Jackson School District officials recently sued the State of New Jersey, the New Jersey Department of Education, and the New Jersey Commissioner of Education in Superior Court, arguing that the district’s underfunding is systematic and unconstitutional.
According to School Board Attorney Marc Zitomer’s statement, the state has been depriving Jackson students of adequate money for a comprehensive and effective education for years, as mandated by Article VIII, Section IV of the New Jersey Constitution.
The district was obliged to sell Rosenauer Elementary School, reduce academic and extracurricular programming, and eliminate 285 staff positions as a result of this continuous deprivation of $22.4 million over seven years. According to the statement, the district was forced to implement a district-wide reconfiguration for the 2025–2026 school year due to the severe and protracted funding cuts. This reconfiguration includes the merger of middle and high schools as well as the requirement that Christa McAuliffe Middle School close the following year in order to prepare it for sale.
According to the district, an additional 100 jobs will be eliminated for the upcoming year, bringing the total number of lost employment to 385. District officials claimed that the state has not addressed these problems in spite of years of representatives and lawmakers calling for increased help.

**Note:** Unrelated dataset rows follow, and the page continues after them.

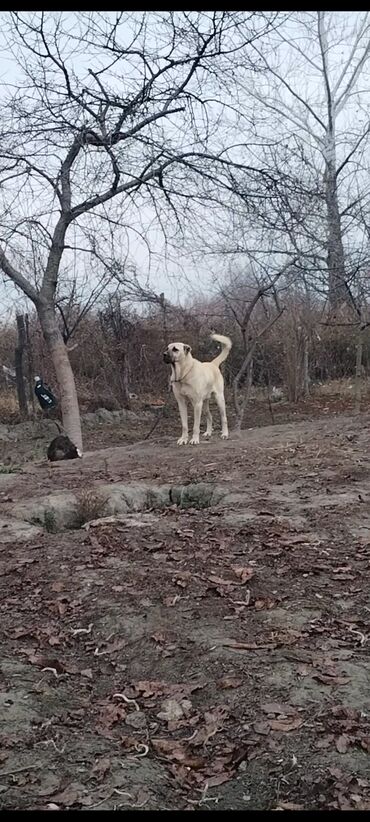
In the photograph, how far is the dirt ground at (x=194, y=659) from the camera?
2.53 meters

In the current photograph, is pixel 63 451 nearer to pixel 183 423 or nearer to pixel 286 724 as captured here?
pixel 183 423

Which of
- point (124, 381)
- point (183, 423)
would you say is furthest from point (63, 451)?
point (124, 381)

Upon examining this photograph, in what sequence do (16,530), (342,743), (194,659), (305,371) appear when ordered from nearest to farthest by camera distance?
(342,743) → (194,659) → (16,530) → (305,371)

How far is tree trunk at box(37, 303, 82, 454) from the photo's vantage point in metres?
10.4

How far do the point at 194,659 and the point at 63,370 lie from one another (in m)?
7.44

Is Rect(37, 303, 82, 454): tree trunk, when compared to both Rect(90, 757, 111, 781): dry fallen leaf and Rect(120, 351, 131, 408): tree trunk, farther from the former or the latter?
Rect(90, 757, 111, 781): dry fallen leaf

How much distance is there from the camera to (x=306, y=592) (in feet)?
13.8

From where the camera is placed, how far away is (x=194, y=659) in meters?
3.43

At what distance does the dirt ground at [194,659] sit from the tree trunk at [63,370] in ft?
14.2

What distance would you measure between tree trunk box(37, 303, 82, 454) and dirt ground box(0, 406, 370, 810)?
434cm
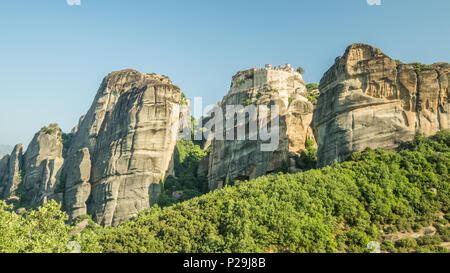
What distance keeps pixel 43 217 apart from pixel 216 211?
11722 mm

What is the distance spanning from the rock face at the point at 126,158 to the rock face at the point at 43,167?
180cm

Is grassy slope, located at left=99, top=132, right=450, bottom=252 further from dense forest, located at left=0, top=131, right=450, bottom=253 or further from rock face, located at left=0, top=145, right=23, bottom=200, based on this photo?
rock face, located at left=0, top=145, right=23, bottom=200

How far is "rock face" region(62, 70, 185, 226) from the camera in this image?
2317 inches

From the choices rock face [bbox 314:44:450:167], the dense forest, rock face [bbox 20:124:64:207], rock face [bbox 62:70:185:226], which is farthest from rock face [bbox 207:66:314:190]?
rock face [bbox 20:124:64:207]

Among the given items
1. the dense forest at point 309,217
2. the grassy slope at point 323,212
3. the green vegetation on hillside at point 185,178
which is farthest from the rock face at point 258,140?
the grassy slope at point 323,212

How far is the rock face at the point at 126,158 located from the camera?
5884 centimetres

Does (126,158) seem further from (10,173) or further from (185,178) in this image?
(10,173)

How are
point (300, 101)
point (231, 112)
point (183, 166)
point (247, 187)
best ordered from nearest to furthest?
1. point (247, 187)
2. point (300, 101)
3. point (231, 112)
4. point (183, 166)

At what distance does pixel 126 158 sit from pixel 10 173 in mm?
26957

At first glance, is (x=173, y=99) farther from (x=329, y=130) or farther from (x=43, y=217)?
(x=43, y=217)

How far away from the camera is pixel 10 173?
77.5 m

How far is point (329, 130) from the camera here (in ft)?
144

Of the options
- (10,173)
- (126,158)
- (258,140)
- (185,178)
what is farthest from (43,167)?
(258,140)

Despite broad public recognition that our economic problems are caused by a lack of money, not by poor management or excessive expenditure, the district maintains that the state has consistently avoided accountability rather than providing helpful remedies, Zitomer continued.
The formula broke somewhere along the line, and the state has refused to fix it to take Jackson’s particular situation into consideration. Tina Kas, president of the Jackson Board of Education, stated. We collaborated closely with our fiscal monitor, our county office, and state Department of Education representatives.
We begged the state to step in, Kas continued. Other than acknowledging that the formula could need to be adjusted in the future, we were not given any other options. Our pupils are in pain. We can’t wait.
The district’s budget for 2025–2026 is expected to fall $40.5 million short of what the state considers adequate. According to the lawsuit, the district’s capacity to carry out its constitutional duty to offer every kid a high-quality public education is hampered by this funding shortfall.
The claim that New Jersey’s school funding formula ignores Jackson’s special demographic responsibilities—most notably, the substantial cost of transporting and paying aid-in-lieu for an ever-increasing number of non-public school students who qualify for transportation—is at the heart of the lawsuit.
Currently, there are more than 6,400 of these non-public pupils, and in the upcoming academic year, that number is projected to rise to 8,000, surpassing the present enrollment of 7,393 in public schools. The lawsuit also claims that Jackson’s application for emergency stabilization funds was denied by the state, despite identical requests from other districts being granted. This is discriminatory, arbitrary, and capricious treatment that violates equal protection principles of the constitution.
Over time, school officials have garnered support from neighboring townships of Plumsted, Brick, and Toms River, as well as from other school districts that have also been affected by state aid cuts.
Assemblyman Alex Sauickie of the Twelfth District has also pushed for a revision to the S-2 school assistance financing formula, which has failed to adequately finance several districts in the state. He testified on behalf of the Jackson school district, claiming that the district has been unjustly harmed by the financing formula.
For comment, the Jackson Times contacted the Department of Education and the office of Commissioner Kevin Dehmer of the New Jersey Department of Education. According to Mike Yaple, the department’s spokesperson and public information officer, the New Jersey Department of Education is unable to comment on issues pertaining to ongoing legal proceedings.